To do.
Lines that include "start" make up the answer; copy all of them from the data below.

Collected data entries

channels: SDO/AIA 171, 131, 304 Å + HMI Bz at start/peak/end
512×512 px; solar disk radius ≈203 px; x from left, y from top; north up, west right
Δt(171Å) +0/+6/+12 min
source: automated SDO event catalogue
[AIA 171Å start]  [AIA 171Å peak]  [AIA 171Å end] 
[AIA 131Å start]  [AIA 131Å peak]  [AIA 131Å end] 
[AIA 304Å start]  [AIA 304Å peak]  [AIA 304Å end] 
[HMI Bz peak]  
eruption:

Solution.
channels: SDO/AIA 171, 131, 304 Å + HMI Bz at start/peak/end
[AIA 171Å start]  [AIA 171Å peak]  [AIA 171Å end] 
[AIA 131Å start]  [AIA 131Å peak]  [AIA 131Å end] 
[AIA 304Å start]  [AIA 304Å peak]  [AIA 304Å end] 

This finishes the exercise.